それにあれくらいの相手なら、上級者なら一人であっても倒しきるかもしれない。
「あっ、犬を離したちゃ! おお! 犬つえぇ! 一匹地面に倒し……ああやっぱりダメか。一対一なら勝てただろうけど、噛んでる間に他から攻撃されちゃ無理だよな。兵士も槍を全員で相手に向けて、突撃かませばいいのにチマチマ当てても……あ~、逆に一斉に飛び掛かられちゃ無理だよね」
「ルイマゥディ! ムアゥファク ブファイ!」
「ルイマゥディ!?」
のんきに見ていたけど、怪我人を置き去りにして叫びながら逃げ出した者を皮切りに、犬がやられたのを見て怯んだ一人の兵士に勢いの乗ったゴブリン達は、奇声を上げて全員が兵士に次々と襲い掛かった。
兵士以外の人が消えたせいで辺りは暗くなった為、益々夜目の効く相手に有利になり攻撃を受け損ねた兵士の悲鳴が辺りに響く。
「うわっ、流石にこれは無いわー。せめて明かりくらい置いて行けば良いのに、あれじゃあ折角駆けつけた兵士さんが報われないな……って、あの兵士さんさっき扉を開けて、俺を外に出してくれた人だ! ん~あまり目立ちたくないけど、この暗さなら大丈夫かな?」
俺はそう一人呟くと、空間小行李から拳大の石を取り出しゴブリン目がけてブン投げる。
ゴウッと風圧を伴う音を立てて、立て続けに石を当てて行く。
「はっはっは、某バラエティ番組に在った種目を、ゲームにした遊びの得点王を取った俺に死角なし!」
当然ながら不意打ちで放たれた石は避けられる筈も無く。ただの石とは言えその身体能力で放たれたそれは、遺憾無くその威力を発揮し投げた始点から畑を薙ぎ払いゴブリンをぶち抜き、当たった石も弾け飛んだせいで瞬く間に立っていた十三匹のゴブリンと、倒れていた兵士『も』殲滅した。
残りのゴブリン二匹は兵士が倒していたが、圧し掛かられ倒れていた為に石の直撃は避けられ、生きてはいるものの兵士は皆辛うじて虫の息。

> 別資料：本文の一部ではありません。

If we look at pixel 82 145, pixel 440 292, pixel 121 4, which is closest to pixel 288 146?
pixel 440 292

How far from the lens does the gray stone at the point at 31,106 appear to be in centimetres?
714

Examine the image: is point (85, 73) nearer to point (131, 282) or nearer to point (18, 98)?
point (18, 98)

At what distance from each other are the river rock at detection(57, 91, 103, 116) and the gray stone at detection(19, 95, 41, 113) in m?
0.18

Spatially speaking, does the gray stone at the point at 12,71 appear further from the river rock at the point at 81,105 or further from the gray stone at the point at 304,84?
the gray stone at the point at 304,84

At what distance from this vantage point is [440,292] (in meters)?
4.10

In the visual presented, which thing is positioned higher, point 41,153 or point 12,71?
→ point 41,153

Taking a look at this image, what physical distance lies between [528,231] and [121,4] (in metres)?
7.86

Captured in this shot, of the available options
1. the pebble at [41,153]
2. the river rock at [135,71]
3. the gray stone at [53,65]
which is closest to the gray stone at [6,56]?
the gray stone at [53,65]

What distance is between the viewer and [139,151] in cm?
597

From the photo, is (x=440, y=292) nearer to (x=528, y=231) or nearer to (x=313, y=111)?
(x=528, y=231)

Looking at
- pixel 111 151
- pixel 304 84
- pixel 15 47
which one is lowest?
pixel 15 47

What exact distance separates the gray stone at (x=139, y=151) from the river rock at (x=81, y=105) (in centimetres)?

「……ど、どうしよ!? まだ死んでないよね? 気を確り持つんだ! 傷は酷いけど今治すからな!」
調子に乗って助けたつもりが、逆に殺しかけて焦った俺は慌てて意識の無い兵士達と、少し離れた場所で放置されていた怪我人と犬も集めて、本来の効能で《地脈活性》を使いその傷を修復させた。
教訓、何でも調子に乗るといつかミスをする。……ごめんね兵士さん。
思った以上に投げた石の威力は在ったようです。
何事も試してみないと分からない物ですよね?
戦闘の考察に関しては、友人と遊んで(寄生して)いた時の体験から感じた物。
この友人との遊びに関しても、どちらかと言うと友人の目的の為にレベリング『された』ギブ&テイクなので、人に何と言われようと耳を塞ぎ無視していた主人公。